● WHAT IS BEING ASKED
Set down the records below exactly as they appear, from the line containing "In this photograph, which" through the end of the records.

● EXCERPTED DATA

▼▼▼

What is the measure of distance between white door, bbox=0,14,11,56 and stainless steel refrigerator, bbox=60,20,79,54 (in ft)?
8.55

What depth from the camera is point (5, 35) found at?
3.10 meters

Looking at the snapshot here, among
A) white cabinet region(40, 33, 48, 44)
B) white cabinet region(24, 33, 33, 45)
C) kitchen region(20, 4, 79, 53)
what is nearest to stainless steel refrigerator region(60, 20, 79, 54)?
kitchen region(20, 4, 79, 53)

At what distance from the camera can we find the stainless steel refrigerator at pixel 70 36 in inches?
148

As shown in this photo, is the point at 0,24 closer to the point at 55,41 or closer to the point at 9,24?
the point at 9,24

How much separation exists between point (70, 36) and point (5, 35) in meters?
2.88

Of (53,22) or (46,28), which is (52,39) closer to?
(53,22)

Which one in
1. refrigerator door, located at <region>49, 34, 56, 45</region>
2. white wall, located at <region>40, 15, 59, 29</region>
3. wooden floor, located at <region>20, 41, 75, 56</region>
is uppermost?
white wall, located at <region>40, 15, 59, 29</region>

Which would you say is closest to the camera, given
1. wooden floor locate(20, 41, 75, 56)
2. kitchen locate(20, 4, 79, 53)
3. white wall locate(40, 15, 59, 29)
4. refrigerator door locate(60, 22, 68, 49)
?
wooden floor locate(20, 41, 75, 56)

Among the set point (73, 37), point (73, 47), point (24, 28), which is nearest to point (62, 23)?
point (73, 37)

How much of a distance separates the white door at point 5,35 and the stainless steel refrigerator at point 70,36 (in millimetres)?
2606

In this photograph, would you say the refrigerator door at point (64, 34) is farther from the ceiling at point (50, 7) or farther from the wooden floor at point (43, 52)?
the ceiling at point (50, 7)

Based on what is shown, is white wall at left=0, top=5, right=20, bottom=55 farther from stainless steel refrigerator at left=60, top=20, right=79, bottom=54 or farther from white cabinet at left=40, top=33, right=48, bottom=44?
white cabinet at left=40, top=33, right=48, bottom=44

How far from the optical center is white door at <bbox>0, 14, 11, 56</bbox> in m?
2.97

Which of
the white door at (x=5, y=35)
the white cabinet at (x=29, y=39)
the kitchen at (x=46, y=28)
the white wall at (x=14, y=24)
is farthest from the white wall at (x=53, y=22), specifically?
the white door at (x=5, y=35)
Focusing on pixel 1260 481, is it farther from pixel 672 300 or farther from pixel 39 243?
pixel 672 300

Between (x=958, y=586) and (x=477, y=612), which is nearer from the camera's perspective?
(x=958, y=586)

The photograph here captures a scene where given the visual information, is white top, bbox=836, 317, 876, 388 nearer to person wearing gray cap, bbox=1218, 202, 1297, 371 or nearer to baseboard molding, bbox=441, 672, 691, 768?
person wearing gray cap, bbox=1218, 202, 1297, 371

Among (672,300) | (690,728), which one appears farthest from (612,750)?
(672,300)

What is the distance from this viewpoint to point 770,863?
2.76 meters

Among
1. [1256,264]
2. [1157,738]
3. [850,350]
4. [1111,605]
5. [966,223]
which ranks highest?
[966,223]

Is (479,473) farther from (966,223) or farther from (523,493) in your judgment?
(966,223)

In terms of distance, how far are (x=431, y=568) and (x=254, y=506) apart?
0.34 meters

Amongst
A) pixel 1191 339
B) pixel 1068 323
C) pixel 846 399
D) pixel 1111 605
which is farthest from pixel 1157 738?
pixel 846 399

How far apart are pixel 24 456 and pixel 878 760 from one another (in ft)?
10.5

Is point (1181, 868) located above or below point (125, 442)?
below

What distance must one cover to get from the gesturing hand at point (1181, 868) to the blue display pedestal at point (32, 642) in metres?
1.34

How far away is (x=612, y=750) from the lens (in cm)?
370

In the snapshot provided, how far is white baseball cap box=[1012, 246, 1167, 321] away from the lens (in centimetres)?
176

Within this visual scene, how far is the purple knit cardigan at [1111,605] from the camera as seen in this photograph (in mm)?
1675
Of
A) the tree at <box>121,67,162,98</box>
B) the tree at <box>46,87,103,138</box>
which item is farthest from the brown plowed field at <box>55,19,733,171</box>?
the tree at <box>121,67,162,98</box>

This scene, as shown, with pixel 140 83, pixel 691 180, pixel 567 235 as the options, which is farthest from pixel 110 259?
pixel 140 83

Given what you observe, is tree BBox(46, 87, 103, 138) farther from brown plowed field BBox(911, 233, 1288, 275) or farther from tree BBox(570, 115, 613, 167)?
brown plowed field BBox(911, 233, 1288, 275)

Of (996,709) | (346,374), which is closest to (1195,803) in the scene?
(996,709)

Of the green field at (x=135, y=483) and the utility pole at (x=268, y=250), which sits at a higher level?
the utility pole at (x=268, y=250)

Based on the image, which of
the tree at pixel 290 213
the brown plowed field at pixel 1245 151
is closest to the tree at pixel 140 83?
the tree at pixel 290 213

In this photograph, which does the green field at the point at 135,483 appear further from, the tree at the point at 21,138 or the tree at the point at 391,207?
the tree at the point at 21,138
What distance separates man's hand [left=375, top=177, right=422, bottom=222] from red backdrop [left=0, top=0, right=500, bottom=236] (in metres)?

▲▲▲

● WRITTEN ANSWER
In this photograph, which does the green field at the point at 135,483 appear further from, the tree at the point at 21,138 or the tree at the point at 391,207?
the tree at the point at 21,138
What distance separates man's hand [left=375, top=177, right=422, bottom=222] from red backdrop [left=0, top=0, right=500, bottom=236] (in metres)?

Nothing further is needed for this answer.